SLUSA: In Connection With the Purchase or Sale. “[A]fter thoroughly reviewing the second amended complaint,” the panel also concluded that there was “little doubt” that IPM’s claims are in connection with the purchase or sale of a security. Although IPM attempted to avoid preclusion as to some of its allegations by characterizing them as relating to Merrill Lynch’s conduct after IPM had made its investment, the Eleventh Circuit rejected IPM’s approach, concluding that “even if SLUSA requires a court to assess preclusion claim-by-claim, [SLUSA] does not require district courts to act like a prospector panning for a few non-precluded theories amid a river of precluded ones.”
Among the most important aspects of the Eleventh Circuit’s discussion of the “in connection with” requirement, however, was its recognition that Riley v.

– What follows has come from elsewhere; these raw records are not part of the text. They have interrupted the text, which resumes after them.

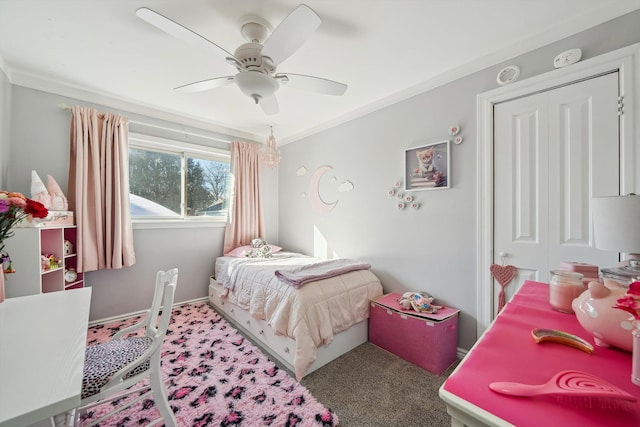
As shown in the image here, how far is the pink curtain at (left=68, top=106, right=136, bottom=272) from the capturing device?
8.03ft

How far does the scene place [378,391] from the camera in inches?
67.4

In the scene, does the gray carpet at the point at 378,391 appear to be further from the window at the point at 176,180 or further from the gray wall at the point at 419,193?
the window at the point at 176,180

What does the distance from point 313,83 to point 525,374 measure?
191cm

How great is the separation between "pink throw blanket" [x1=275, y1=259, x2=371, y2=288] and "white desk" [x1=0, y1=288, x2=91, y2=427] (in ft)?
4.13

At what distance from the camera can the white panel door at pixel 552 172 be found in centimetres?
153

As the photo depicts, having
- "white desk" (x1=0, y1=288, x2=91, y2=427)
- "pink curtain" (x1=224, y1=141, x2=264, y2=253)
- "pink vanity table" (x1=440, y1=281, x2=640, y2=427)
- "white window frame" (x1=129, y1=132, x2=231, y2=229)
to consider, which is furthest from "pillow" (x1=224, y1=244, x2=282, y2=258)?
"pink vanity table" (x1=440, y1=281, x2=640, y2=427)

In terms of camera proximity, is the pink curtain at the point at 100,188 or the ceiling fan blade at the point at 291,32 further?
the pink curtain at the point at 100,188

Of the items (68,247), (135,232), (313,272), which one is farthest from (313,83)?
(68,247)

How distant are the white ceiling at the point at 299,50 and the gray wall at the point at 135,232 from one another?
222mm

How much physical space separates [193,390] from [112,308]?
176 cm

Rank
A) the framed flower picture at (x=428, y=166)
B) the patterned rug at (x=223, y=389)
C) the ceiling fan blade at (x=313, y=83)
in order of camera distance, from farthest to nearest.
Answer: the framed flower picture at (x=428, y=166), the ceiling fan blade at (x=313, y=83), the patterned rug at (x=223, y=389)

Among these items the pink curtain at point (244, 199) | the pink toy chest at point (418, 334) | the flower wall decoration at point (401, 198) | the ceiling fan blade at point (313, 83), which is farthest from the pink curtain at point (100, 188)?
the flower wall decoration at point (401, 198)

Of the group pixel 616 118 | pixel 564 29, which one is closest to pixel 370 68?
pixel 564 29

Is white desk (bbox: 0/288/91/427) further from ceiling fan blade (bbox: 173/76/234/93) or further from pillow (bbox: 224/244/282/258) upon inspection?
pillow (bbox: 224/244/282/258)
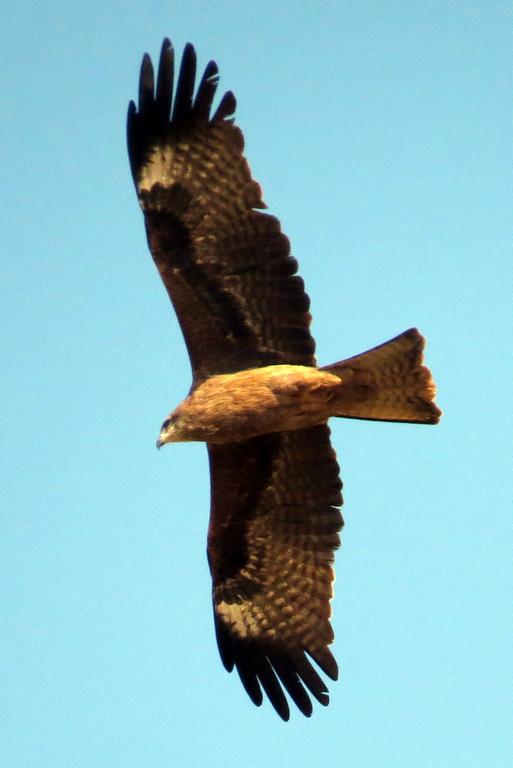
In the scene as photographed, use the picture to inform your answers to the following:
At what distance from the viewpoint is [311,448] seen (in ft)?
35.4

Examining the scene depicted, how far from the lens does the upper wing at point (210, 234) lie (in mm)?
10297

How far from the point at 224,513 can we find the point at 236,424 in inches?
39.0

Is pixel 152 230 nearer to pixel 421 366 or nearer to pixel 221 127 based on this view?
pixel 221 127

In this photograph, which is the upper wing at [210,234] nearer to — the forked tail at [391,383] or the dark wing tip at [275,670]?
the forked tail at [391,383]

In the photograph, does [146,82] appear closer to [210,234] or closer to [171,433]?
[210,234]

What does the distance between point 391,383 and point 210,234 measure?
1.63m

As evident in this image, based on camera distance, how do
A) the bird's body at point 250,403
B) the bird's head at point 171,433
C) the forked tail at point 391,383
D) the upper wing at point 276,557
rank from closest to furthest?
the forked tail at point 391,383, the bird's body at point 250,403, the bird's head at point 171,433, the upper wing at point 276,557

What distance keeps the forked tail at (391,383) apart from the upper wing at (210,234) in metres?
0.36

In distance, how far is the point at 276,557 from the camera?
11172 mm

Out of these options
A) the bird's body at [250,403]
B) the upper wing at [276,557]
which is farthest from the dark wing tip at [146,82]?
the upper wing at [276,557]

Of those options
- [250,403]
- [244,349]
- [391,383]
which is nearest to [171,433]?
[250,403]

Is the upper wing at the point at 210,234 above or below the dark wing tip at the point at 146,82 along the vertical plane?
below

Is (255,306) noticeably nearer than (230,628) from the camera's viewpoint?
Yes

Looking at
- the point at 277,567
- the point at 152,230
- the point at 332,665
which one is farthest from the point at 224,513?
the point at 152,230
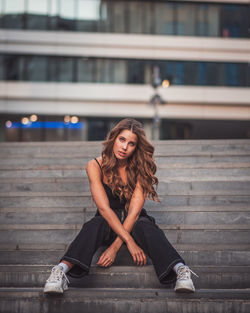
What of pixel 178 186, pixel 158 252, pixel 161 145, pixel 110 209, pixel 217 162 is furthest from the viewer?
pixel 161 145

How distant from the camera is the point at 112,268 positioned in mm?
3838

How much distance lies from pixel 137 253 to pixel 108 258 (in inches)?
10.4

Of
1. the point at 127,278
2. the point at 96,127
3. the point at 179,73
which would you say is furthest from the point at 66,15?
the point at 127,278

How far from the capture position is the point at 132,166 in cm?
432

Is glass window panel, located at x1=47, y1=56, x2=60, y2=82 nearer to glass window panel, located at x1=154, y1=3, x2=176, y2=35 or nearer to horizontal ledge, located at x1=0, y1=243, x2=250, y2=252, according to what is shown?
glass window panel, located at x1=154, y1=3, x2=176, y2=35

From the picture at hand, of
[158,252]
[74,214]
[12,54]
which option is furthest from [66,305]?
[12,54]

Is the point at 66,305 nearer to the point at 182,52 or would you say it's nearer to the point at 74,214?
the point at 74,214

Merrill Lynch, Pierce, Fenner & Smith, Inc.—the Eleventh Circuit’s most extensive precedent regarding the scope of SLUSA preclusion—“is no longer good law.” In Riley, the Eleventh Circuit had equated the “in connection with” requirement for SLUSA preclusion with the “in connection with” element of a private right of action under Section 10(b) and Rule 10b-5. Citing the U.S. Supreme Court’s subsequent decision in Merrill Lynch, Pierce, Fenner & Smith, Inc. v. Dabit, the Eleventh Circuit concluded that Riley was incorrect in holding that SLUSA’s “in connection with” requirement has the same meaning that it has in the context of a private right of action under Section 10(b)/Rule 10b-5. Rather, the panel held, SLUSA’s “in connection with” requirement is broader, and “covers the same range of activities that the SEC could prosecute as violations of § 10(b) and Rule 10b-5.”
SLUSA: Covered Security. Citing two Eleventh Circuit cases heavily relied on by Merrill Lynch, the panel further held that the retirement trust accounts in this action—hybrid products consisting of a registered mutual fund component and an unregistered life insurance component—satisfied SLUSA’s definition of a “covered security.”
The Federal Securities Fraud Claim. Lastly, turning its attention to IPM’s federal securities fraud claim, the Eleventh Circuit recognized that IPM had abandoned its pursuit of that claim on appeal. Describing IPM’s argument on the Section 10(b)/Rule 10b-5 claim as “awkward,” the Eleventh Circuit held that IPM’s failure to address four elements of its claim required the panel to conclude that IPM “has abandoned the argument that it has adequately pleaded” a federal securities fraud claim.